A witness to dedication
May 13, 2011 · Updated 2:09 PM
A former Secretary of Commerce once said, “All successful businesses that have survived and prospered have kept in step with changes in all spheres of operation.”
In today’s modern hospital, this is a tremendous challenge. The past several decades have seen fantastic growth in medical knowledge and technology. No other industry in the nation has been subjected to the changes in structure, philosophy, and technology that health care has experienced in the last 40 years. Hospitals, both large and small, urban and rural, must meet these changing concepts squarely and implement services and programs accordingly, or gradually be pushed to one side by the health care industry and the public. For the rural general hospital, the challenge is even greater. The quality of the services and programs must be at least equal to, or in some cases better, than those in nearby metropolitan centers to prevent the public from passing them by in deference to the larger facility.

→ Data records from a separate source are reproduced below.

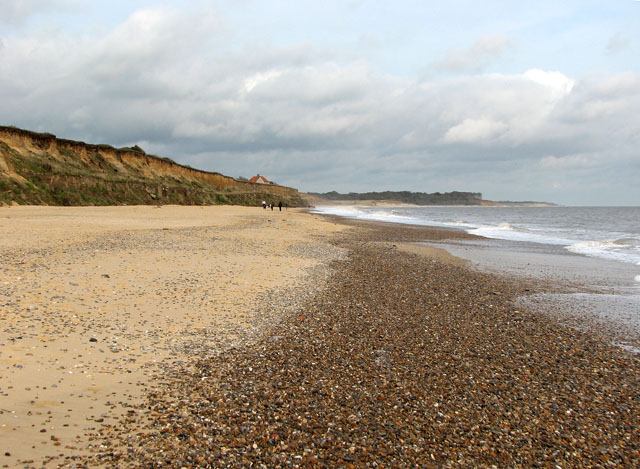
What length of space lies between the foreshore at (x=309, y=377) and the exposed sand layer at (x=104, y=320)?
33mm

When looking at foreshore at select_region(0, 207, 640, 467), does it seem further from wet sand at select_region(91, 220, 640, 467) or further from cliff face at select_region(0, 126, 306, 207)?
cliff face at select_region(0, 126, 306, 207)

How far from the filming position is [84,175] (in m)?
42.6

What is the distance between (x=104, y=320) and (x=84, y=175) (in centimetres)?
4226

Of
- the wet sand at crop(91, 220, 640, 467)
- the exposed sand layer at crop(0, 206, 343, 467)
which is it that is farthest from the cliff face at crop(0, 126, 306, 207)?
the wet sand at crop(91, 220, 640, 467)

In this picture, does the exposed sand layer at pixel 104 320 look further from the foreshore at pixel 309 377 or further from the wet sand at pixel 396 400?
the wet sand at pixel 396 400

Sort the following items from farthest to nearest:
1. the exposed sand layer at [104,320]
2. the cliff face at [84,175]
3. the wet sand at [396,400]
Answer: the cliff face at [84,175]
the exposed sand layer at [104,320]
the wet sand at [396,400]

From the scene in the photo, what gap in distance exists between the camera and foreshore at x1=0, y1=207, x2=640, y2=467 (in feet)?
12.3

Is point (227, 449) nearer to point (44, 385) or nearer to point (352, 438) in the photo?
point (352, 438)

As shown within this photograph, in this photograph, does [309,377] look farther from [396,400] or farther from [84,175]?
[84,175]

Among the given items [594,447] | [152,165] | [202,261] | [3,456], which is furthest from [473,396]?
[152,165]

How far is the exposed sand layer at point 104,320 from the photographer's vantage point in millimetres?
3936

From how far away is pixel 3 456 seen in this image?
3.29 meters

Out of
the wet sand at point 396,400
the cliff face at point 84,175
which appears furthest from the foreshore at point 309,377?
the cliff face at point 84,175

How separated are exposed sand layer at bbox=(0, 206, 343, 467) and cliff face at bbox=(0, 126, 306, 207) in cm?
2731
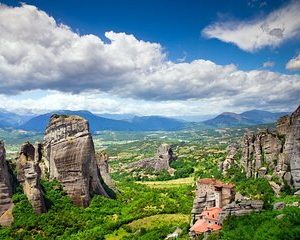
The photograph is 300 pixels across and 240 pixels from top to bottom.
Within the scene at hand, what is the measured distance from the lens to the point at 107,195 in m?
92.8

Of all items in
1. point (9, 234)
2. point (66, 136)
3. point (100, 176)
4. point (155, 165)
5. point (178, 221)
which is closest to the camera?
point (9, 234)

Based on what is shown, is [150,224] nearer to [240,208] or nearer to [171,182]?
[240,208]

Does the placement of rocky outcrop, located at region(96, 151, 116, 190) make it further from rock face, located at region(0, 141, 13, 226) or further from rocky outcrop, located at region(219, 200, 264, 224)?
rocky outcrop, located at region(219, 200, 264, 224)

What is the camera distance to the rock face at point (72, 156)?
8312 cm

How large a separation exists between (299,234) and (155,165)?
124 meters

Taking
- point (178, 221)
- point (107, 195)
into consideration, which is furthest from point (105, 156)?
point (178, 221)

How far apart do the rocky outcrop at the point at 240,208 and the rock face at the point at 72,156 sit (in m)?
33.3

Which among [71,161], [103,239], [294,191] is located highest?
[71,161]

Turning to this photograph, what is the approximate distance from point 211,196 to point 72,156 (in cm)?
2960

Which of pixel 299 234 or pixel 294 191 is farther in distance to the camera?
pixel 294 191

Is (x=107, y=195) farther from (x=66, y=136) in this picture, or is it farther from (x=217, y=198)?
(x=217, y=198)

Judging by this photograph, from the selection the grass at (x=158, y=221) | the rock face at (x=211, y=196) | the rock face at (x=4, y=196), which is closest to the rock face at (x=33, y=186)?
the rock face at (x=4, y=196)

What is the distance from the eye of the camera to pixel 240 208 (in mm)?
57031

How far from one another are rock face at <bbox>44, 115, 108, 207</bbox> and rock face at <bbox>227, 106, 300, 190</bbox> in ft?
102
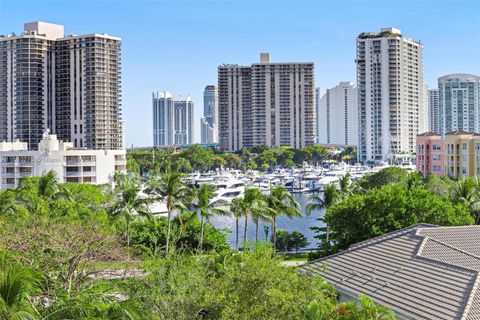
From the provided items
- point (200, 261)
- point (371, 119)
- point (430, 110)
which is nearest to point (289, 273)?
point (200, 261)

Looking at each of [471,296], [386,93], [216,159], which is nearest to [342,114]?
[386,93]

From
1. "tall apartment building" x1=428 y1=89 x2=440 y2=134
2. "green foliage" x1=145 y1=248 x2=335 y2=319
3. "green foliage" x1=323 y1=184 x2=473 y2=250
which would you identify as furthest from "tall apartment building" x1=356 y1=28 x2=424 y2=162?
"green foliage" x1=145 y1=248 x2=335 y2=319

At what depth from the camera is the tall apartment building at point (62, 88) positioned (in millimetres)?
88125

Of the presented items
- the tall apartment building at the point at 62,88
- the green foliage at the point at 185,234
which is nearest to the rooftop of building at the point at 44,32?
the tall apartment building at the point at 62,88

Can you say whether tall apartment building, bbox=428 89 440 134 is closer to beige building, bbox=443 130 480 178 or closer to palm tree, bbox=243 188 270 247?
beige building, bbox=443 130 480 178

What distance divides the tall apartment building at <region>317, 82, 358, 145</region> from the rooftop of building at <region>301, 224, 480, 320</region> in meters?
164

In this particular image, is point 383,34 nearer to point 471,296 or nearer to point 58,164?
point 58,164

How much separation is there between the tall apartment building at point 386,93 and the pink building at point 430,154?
1771 inches

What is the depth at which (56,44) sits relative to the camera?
296 ft

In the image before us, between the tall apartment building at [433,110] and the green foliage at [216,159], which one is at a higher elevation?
the tall apartment building at [433,110]

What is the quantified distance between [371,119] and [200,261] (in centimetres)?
10169

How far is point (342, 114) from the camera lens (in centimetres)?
18962

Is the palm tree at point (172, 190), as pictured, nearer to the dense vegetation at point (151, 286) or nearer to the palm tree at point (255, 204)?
the palm tree at point (255, 204)

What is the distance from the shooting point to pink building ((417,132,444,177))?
66.9 m
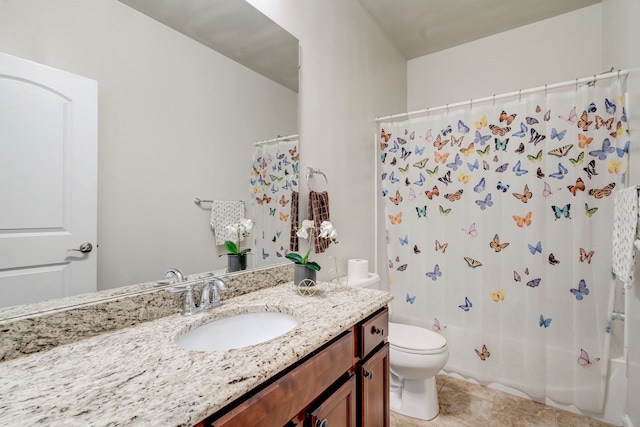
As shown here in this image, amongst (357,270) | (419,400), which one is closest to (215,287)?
(357,270)

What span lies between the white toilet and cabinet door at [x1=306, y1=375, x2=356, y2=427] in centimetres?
A: 73

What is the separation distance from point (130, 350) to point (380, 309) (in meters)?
0.92

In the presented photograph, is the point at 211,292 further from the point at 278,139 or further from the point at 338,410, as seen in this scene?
the point at 278,139

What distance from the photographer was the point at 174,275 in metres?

Because of large and dedicated community support, our local hospital district was formed over 40 years ago and has continued to provide the services and care this community expects and deserves. In my 15 years with the district I have personally witnessed the dedication of our personnel to continually improve and respond to those changing needs. There were some lean years with no profit to show for all that hard work. And there were other years with profits that were reinvested into this community through the recruitment of new medical staff, upgrading equipment and technology, and providing new services deemed necessary through the advancement of medical practice.
“In dreams begin responsibilities” ... the dream of improving (and thereby sustaining) our local hospital that will provide care to all is the ambition behind this bond. But it is the responsibility of all of us to ensure this happens. From time to time, we forget who we are and why we do what we do. That’s why we have elections, to redefine where we’re all going together. We define our dreams together. And it does not seem unreasonable to me, that we reach out for more than the status quo, together.
We are your hospital district, responding to your needs through the decades. We are at a critical juncture. If it is your dream to continue to have quality, locally-owned healthcare, neighbors caring for each other, then vote “yes” for your hospital.